─── EXTRACTED RECORDS ───
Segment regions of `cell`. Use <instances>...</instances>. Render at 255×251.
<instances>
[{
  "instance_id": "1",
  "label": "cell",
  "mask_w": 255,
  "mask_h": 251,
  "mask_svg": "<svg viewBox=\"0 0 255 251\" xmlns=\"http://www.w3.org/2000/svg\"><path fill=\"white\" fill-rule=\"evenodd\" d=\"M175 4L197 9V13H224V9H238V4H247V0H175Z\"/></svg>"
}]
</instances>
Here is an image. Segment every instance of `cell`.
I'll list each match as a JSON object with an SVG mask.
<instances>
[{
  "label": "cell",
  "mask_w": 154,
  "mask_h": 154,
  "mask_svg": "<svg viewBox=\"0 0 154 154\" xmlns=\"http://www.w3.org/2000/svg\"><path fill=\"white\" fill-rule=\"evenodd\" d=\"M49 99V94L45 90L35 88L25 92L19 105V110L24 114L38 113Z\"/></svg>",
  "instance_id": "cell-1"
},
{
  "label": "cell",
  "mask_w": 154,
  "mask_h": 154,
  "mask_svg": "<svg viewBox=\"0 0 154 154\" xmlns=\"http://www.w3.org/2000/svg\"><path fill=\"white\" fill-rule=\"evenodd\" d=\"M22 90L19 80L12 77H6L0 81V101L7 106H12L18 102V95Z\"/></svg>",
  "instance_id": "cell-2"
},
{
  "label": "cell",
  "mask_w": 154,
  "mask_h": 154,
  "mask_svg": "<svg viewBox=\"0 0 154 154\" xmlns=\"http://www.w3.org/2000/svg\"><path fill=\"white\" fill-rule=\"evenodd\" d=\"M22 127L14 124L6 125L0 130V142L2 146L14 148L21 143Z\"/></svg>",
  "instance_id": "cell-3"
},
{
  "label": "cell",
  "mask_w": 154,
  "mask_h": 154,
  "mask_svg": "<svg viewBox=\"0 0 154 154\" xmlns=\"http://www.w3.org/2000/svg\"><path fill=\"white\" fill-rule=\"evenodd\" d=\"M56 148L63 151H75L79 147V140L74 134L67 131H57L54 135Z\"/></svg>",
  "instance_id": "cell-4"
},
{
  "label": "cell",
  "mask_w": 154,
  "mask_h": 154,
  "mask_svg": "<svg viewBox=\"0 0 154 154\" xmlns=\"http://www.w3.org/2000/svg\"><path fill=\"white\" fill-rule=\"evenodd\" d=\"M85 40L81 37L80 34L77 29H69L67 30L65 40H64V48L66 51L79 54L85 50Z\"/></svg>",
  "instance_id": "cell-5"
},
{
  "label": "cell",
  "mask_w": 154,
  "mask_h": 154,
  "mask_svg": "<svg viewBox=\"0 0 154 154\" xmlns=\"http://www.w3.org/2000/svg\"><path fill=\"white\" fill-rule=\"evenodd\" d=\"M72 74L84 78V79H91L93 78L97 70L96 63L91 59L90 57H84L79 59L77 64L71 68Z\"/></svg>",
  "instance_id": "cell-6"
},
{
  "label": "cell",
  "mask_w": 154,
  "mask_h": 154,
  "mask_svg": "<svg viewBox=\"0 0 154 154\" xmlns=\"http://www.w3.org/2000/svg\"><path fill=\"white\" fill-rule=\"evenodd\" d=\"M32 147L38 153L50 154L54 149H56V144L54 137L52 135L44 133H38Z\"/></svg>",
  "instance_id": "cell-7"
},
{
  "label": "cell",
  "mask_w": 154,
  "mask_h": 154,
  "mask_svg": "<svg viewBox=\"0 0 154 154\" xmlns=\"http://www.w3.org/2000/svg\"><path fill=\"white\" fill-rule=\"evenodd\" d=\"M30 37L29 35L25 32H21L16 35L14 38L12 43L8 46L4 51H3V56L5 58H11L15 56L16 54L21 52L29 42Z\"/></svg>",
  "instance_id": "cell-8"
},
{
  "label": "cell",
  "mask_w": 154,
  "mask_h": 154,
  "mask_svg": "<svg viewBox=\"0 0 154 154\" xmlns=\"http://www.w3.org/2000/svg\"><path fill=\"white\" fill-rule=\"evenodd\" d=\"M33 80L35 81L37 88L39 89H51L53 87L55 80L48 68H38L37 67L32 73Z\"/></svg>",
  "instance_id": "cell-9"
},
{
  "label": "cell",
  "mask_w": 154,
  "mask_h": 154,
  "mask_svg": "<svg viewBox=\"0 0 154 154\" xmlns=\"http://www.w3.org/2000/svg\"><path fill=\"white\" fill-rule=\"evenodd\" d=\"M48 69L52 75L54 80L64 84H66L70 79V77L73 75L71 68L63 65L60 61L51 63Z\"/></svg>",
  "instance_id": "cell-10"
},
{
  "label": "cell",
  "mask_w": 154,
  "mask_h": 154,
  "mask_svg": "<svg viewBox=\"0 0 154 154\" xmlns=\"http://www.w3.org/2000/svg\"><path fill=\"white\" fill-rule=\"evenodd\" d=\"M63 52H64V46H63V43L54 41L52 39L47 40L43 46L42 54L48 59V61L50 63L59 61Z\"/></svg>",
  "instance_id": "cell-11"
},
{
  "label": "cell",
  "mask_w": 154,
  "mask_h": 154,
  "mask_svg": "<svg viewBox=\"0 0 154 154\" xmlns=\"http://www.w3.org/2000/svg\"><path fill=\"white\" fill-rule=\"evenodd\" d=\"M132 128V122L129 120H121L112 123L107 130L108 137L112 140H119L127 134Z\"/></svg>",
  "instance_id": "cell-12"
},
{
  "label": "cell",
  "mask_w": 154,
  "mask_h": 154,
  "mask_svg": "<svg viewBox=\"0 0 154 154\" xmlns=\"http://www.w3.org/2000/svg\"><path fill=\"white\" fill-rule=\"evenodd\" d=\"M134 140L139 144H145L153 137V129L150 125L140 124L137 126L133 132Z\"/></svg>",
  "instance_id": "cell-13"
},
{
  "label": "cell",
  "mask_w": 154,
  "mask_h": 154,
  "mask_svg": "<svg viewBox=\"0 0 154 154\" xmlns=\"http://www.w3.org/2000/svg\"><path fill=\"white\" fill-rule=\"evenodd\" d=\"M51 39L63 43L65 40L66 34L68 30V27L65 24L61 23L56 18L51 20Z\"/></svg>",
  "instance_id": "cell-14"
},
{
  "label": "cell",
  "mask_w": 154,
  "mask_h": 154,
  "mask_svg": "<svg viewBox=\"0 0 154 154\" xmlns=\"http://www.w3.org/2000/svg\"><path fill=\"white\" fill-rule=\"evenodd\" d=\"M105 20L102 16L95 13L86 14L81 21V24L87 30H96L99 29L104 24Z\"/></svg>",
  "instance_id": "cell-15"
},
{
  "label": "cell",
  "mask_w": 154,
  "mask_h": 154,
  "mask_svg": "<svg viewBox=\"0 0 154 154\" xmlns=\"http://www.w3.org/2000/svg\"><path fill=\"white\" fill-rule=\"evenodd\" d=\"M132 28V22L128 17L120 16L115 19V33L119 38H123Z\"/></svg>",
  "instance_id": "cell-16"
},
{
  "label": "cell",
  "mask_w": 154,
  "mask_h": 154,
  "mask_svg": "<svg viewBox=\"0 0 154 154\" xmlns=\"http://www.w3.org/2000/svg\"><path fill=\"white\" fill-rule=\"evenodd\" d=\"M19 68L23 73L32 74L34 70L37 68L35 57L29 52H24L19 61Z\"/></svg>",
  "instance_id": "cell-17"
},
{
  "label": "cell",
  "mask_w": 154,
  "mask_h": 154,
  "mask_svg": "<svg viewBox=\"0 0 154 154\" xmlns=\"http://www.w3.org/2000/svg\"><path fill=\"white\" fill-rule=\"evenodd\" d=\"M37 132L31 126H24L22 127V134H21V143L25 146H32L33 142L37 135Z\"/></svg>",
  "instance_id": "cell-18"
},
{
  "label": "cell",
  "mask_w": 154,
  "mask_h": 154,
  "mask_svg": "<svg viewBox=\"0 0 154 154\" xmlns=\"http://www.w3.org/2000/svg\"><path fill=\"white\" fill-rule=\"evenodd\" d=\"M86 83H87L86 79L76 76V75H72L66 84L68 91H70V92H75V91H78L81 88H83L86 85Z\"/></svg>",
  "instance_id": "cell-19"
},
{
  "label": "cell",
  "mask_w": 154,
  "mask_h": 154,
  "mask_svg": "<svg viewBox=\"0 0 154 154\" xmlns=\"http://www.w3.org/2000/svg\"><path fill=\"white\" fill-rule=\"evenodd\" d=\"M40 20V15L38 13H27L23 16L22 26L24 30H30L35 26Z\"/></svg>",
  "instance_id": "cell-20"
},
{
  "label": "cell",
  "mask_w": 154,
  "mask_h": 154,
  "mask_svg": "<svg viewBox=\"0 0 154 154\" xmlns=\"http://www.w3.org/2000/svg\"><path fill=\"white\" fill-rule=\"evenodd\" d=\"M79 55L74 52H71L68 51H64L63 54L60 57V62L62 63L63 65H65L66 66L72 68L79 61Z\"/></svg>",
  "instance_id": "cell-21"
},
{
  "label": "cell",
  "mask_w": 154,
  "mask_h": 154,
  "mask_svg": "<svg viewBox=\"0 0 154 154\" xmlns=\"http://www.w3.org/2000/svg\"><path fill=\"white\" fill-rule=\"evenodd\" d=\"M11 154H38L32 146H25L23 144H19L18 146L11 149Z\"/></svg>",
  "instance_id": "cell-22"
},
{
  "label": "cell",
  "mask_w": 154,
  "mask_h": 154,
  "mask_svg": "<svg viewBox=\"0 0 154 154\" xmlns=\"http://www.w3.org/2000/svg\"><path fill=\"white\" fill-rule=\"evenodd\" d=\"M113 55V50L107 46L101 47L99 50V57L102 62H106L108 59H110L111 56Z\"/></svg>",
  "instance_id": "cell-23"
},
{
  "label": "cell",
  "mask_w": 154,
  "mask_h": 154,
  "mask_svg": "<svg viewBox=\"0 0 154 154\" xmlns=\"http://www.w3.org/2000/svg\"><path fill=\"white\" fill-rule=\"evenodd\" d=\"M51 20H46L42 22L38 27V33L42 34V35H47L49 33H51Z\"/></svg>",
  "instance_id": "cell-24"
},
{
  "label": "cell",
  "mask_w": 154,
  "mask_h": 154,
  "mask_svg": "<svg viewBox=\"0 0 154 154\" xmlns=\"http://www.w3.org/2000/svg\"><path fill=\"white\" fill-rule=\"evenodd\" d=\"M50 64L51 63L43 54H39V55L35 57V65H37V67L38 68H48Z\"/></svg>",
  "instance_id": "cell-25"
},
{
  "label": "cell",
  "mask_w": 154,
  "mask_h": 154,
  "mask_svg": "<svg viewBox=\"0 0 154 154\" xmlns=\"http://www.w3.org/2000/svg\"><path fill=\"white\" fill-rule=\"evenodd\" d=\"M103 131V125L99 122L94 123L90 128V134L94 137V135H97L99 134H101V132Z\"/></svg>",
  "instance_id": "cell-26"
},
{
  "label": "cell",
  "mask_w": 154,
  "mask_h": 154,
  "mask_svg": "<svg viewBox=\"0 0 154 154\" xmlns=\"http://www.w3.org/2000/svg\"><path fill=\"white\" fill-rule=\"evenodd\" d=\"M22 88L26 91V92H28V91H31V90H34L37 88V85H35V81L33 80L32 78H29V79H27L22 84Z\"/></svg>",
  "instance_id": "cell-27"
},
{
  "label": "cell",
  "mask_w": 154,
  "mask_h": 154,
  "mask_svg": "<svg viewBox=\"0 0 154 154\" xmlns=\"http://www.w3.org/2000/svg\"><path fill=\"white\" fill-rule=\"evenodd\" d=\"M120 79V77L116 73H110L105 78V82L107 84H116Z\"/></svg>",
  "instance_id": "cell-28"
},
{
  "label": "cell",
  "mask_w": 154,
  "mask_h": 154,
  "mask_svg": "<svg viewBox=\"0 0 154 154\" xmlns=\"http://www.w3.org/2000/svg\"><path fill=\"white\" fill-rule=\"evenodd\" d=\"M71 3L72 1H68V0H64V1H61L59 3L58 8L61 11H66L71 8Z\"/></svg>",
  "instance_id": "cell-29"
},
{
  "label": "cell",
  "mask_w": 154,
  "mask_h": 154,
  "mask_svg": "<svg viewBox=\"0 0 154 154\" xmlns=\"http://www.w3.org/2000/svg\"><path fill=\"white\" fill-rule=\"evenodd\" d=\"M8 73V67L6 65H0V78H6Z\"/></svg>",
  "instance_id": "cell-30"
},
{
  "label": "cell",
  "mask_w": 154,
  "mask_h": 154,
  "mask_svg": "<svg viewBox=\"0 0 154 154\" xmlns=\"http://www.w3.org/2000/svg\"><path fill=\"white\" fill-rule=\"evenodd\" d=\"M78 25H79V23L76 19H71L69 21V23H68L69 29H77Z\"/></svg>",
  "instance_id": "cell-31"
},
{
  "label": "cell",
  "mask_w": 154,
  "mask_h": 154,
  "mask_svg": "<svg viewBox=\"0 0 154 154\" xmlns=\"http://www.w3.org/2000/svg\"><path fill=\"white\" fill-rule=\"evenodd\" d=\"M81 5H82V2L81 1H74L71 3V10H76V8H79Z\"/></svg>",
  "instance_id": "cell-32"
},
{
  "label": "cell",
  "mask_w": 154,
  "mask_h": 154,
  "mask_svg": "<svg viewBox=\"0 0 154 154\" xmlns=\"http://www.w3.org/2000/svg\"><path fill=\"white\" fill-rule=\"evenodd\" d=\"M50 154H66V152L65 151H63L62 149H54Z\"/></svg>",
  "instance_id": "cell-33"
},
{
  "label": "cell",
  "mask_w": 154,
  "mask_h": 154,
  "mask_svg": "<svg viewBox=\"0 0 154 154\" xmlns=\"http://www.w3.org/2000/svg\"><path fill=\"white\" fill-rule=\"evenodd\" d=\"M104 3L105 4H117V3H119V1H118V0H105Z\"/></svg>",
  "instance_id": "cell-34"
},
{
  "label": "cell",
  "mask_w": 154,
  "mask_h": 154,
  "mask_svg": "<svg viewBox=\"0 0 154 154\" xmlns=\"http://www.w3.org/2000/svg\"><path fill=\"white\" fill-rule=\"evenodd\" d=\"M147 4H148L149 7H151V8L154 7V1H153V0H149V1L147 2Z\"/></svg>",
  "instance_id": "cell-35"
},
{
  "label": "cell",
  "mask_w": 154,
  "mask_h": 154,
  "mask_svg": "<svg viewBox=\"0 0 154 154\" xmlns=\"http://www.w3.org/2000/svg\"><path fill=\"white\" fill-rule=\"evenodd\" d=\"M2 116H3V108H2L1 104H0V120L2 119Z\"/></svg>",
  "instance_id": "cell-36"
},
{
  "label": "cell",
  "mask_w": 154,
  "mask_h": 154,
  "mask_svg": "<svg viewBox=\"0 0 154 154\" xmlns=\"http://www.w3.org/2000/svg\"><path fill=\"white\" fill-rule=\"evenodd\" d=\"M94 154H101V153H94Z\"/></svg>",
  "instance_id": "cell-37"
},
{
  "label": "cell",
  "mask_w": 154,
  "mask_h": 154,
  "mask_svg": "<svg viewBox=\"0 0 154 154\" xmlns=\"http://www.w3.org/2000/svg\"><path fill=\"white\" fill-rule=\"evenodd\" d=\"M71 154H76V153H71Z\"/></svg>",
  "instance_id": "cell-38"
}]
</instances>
───
> YOUR OBJECTIVE
Reproduce the listing from its start through the line containing "Here is an image.", substituting "Outline" for every "Segment" and leaving all other text unchanged.

> FINAL RESULT
Outline regions of `cell`. Use <instances>...</instances>. Render at 255×251.
<instances>
[{
  "instance_id": "1",
  "label": "cell",
  "mask_w": 255,
  "mask_h": 251,
  "mask_svg": "<svg viewBox=\"0 0 255 251\" xmlns=\"http://www.w3.org/2000/svg\"><path fill=\"white\" fill-rule=\"evenodd\" d=\"M175 4L197 9V13H224V9H238V4H247V0H175Z\"/></svg>"
}]
</instances>
Here is an image. Outline every instance of `cell`.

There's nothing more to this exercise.